### Acciones requeridas
a: Según el texto sobre Isabel Polanco, ¿en qué año ocurrió el primer encuentro con ella?
b: Prolonga el texto sobre Isabel Polanco a partir de su última oración.

### Texto extraído
○ ○ ○ ○ ○ ○ ○
Mentiría si dijera que éramos muy amigos, pero me quedaría corto si omitiera la mutua simpatía que en más de una ocasión nos llevó a chocar copas, entre risas. Corría el 2003 cuando la conocí, durante una de esas mañanas deslumbrantes en que todo es inédito y parece que el mundo acaba de inventarse. Tenía apenas unas horas en Madrid, seguía pensando y apenas creyendo que un par de meses antes aún me preguntaba cómo hacer para publicar mi novela, y de pronto me veía con el libro en las manos, sentado frente a Isabel Polanco.

     Estaba en todas partes, nada se le escapaba. La recuerdo borrosa de aquel primer día en el que no logré hacer foco en nada porque todos los rostros eran nuevos y cada nueva escena tenía la textura de un sueño sin orillas. Pero al día siguiente ahí estaría, y por la noche igual. Era una de mis cómplices, cómo dudarlo. Tiempo después, ya en México, la encontré en un cocktail y fue como si nos hubiéramos saludado la noche anterior. No se daba importancia, tenía demasiadas ideas entre manos y energía de sobra para echarlas a andar.
○ ○ ○ ○ ○ ○ ○
### Líneas de datos
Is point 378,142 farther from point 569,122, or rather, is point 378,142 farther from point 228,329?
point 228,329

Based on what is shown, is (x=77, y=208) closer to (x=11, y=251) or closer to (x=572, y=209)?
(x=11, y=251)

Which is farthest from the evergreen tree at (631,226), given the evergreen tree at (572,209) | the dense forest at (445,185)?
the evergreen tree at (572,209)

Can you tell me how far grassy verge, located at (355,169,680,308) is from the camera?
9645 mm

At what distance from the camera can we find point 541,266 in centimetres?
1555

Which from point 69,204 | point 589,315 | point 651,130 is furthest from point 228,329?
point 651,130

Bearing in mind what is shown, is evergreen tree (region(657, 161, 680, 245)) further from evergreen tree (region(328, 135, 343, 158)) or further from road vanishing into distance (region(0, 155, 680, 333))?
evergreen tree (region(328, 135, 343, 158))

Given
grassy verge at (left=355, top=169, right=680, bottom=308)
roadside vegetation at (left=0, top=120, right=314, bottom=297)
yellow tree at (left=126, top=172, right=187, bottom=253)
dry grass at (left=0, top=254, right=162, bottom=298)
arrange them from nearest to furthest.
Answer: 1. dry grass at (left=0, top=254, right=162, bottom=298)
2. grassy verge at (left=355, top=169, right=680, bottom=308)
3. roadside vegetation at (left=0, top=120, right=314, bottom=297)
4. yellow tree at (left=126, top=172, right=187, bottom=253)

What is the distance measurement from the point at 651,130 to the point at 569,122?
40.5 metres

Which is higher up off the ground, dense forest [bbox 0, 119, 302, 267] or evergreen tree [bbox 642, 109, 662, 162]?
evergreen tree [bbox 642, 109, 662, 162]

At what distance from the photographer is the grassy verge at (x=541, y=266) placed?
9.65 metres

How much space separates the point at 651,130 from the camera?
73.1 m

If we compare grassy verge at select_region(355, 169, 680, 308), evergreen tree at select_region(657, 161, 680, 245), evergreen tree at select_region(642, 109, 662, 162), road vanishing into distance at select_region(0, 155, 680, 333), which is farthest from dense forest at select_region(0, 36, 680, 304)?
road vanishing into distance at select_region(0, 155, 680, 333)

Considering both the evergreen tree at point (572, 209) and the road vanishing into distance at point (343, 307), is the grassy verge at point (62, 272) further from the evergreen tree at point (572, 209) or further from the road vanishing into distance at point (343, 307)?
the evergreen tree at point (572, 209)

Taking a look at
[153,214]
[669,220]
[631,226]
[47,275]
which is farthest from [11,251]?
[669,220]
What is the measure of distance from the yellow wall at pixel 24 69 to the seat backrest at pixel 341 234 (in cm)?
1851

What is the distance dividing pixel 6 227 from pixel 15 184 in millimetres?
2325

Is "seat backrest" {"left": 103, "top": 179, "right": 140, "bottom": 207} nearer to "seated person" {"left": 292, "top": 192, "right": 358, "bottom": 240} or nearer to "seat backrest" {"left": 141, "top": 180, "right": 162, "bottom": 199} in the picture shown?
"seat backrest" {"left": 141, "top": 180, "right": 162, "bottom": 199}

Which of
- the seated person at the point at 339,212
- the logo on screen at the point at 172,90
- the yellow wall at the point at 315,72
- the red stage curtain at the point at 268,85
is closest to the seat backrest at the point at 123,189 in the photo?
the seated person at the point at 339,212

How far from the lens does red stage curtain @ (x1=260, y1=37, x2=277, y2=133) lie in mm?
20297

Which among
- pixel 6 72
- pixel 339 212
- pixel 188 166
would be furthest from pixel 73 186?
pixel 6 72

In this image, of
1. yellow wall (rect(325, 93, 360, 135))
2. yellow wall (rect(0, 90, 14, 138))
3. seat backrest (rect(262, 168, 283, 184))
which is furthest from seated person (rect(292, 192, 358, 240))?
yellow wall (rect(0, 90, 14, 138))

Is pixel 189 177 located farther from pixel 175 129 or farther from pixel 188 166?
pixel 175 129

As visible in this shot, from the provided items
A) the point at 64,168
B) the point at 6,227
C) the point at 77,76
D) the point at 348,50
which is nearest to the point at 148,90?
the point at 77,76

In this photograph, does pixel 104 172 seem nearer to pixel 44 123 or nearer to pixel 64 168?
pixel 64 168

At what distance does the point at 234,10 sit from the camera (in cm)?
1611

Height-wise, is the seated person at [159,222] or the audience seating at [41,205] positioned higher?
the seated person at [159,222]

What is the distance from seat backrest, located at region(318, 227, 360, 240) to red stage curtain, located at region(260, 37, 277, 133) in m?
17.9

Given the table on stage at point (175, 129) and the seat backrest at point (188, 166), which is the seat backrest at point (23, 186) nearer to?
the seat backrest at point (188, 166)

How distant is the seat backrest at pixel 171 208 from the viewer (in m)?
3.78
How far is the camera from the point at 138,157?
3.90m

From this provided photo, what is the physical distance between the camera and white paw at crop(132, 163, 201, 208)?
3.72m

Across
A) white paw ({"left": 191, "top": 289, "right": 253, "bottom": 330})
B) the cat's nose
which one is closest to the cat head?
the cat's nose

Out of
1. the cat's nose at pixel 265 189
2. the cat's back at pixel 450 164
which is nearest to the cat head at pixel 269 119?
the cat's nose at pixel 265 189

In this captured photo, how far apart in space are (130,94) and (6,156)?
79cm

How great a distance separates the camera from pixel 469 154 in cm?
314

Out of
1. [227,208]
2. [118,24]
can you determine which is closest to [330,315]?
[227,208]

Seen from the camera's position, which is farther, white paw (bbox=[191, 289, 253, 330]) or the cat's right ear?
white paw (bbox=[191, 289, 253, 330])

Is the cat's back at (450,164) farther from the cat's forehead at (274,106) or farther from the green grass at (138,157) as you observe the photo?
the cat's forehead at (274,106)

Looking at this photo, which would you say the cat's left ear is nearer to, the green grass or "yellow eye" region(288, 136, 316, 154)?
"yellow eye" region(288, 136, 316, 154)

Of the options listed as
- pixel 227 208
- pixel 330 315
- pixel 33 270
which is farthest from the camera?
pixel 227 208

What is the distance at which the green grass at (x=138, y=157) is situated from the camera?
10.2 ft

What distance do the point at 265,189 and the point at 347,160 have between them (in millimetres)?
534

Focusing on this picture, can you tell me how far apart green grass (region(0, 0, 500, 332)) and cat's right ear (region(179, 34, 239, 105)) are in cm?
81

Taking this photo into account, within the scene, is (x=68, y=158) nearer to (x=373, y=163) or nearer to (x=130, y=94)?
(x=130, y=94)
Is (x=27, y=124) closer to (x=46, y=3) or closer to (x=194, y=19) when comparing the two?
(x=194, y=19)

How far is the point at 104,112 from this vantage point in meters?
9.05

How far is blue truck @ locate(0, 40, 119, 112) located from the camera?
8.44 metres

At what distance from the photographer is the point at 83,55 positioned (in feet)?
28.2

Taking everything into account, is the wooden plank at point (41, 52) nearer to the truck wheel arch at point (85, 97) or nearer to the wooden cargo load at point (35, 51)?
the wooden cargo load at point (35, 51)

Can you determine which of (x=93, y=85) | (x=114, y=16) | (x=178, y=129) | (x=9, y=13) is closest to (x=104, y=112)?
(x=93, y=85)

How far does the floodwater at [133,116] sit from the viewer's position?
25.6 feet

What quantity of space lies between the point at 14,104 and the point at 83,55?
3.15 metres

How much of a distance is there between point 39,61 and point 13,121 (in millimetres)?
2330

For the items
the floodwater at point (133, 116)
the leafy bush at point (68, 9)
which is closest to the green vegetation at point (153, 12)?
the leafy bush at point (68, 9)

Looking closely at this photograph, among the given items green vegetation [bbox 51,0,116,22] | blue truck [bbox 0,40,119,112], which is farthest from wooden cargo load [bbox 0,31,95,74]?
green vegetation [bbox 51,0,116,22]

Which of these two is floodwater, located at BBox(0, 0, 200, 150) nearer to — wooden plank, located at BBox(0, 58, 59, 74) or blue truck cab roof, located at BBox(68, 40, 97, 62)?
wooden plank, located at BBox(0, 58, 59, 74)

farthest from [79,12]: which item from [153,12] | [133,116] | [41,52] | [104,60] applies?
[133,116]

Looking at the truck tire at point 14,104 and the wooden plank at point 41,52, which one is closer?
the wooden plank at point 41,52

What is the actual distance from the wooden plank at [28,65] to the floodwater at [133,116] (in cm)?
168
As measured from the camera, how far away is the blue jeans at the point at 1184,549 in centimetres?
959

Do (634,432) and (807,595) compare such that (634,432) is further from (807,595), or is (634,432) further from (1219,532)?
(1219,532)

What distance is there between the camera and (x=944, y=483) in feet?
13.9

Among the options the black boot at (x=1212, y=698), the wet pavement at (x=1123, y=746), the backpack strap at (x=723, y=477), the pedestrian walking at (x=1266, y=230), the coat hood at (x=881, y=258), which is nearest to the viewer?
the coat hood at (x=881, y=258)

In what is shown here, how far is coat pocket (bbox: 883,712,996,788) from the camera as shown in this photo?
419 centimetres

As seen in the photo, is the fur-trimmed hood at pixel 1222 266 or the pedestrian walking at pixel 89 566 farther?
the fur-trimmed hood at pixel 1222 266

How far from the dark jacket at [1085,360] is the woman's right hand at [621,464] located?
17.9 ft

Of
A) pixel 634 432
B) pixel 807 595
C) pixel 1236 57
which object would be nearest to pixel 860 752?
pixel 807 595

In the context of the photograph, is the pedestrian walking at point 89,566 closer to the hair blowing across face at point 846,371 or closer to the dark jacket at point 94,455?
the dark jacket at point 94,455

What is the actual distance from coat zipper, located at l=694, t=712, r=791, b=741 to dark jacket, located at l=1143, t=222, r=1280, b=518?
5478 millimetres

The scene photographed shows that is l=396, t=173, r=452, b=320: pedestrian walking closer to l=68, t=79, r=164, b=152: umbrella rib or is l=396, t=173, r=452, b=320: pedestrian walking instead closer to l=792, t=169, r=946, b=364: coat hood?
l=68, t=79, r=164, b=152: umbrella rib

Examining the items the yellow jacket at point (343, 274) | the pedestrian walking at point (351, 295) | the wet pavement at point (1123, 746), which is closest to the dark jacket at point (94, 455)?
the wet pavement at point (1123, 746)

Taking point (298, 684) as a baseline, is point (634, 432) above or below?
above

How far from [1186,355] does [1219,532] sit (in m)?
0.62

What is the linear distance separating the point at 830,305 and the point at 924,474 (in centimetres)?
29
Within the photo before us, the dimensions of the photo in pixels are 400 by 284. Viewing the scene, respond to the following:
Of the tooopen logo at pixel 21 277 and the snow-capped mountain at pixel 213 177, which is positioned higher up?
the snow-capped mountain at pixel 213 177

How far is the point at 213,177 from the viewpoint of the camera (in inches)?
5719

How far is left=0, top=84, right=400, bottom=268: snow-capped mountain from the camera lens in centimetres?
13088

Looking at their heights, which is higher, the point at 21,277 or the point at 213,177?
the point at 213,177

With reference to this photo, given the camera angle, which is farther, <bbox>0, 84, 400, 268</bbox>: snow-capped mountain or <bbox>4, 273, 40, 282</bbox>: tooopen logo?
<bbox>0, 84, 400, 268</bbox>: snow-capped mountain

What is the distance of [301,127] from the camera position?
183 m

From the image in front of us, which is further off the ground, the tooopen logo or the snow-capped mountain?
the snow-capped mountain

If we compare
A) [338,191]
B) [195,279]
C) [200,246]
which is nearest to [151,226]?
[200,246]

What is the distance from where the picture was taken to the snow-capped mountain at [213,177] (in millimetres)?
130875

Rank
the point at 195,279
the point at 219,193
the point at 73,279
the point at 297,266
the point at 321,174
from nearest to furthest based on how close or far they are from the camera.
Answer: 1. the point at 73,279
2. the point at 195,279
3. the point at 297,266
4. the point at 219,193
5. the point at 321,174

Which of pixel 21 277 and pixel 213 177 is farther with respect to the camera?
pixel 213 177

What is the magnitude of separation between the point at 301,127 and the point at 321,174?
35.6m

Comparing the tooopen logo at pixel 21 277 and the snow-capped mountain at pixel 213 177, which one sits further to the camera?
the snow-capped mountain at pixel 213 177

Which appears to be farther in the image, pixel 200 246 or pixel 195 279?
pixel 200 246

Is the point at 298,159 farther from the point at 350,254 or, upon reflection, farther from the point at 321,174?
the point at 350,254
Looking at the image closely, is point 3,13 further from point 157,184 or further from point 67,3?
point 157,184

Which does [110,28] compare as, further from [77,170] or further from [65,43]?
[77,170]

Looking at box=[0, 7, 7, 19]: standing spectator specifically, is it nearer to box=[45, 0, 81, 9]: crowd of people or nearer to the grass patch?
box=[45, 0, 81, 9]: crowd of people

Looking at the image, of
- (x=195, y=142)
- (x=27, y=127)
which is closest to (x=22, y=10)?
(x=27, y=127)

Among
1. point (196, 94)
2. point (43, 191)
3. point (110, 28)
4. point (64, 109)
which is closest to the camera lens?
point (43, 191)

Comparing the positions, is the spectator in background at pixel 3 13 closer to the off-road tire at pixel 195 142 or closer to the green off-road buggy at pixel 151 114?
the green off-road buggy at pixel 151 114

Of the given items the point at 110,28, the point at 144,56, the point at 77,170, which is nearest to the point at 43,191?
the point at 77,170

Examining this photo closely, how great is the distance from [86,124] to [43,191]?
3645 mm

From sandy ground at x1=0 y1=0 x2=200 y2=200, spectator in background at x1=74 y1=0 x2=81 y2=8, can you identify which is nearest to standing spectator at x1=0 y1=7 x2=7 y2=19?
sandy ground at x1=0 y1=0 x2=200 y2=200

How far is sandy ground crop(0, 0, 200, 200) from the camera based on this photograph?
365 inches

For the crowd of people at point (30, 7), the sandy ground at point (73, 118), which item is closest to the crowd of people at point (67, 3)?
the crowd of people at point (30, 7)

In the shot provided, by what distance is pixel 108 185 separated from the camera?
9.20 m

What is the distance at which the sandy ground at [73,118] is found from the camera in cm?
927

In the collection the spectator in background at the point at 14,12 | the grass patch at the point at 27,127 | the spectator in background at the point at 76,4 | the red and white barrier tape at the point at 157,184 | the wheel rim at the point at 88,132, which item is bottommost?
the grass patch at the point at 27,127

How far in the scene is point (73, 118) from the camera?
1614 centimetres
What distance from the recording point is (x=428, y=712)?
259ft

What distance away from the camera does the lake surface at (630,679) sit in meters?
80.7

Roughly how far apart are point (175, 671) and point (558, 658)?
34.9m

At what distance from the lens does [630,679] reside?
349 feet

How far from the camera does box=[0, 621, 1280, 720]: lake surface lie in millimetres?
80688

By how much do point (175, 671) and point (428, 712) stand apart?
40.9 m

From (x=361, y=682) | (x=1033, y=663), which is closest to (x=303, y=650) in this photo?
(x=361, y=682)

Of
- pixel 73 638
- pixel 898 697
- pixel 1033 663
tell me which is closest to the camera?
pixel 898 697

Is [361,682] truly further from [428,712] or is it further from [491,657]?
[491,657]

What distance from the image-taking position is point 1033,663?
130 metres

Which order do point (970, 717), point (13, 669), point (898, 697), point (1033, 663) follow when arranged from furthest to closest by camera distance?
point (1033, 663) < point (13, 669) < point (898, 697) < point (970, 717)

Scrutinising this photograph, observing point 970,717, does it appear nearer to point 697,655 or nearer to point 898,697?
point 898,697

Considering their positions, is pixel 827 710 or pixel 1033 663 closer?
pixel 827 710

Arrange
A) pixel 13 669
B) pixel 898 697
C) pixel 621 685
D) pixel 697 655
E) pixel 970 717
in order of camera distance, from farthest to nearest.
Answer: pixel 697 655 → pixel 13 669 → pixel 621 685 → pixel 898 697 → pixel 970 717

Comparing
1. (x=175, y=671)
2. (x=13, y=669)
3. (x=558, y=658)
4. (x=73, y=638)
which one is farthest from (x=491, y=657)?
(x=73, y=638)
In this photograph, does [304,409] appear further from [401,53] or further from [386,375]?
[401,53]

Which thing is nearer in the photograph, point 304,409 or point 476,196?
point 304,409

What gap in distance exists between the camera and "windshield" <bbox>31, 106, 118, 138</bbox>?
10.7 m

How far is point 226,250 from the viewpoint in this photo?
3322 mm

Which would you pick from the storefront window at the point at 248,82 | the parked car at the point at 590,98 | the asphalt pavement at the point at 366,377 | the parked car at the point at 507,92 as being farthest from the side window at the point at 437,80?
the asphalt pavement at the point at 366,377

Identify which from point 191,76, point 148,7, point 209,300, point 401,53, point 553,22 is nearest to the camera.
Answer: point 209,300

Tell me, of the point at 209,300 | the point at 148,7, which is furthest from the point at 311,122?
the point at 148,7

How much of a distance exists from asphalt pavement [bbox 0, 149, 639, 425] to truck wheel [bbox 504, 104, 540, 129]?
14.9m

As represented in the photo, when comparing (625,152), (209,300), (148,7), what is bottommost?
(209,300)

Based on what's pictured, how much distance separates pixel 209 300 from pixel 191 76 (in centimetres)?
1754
○ ○ ○ ○ ○ ○ ○
### Resultados esperados
a: En 2003.

b:
     Desde que vi su foto en el periódico no he logrado sacármela de la cabeza, ni tampoco asumir que ya no está. Uno tiende a creer que las mujeres como Isabel van a estar ahí siempre, cuenta con ellas como con el mañana. Releo la noticia del sepelio y me niego a creer que el redactor se refiere a Isabel. Miro otra vez su foto y menos me lo creo. Voy cerrando la boca, los ojos, el periódico. Busco una flor, encuentro un tulipán. En el nombre de aquella complicidad, pido asilo en la tierra del silencio.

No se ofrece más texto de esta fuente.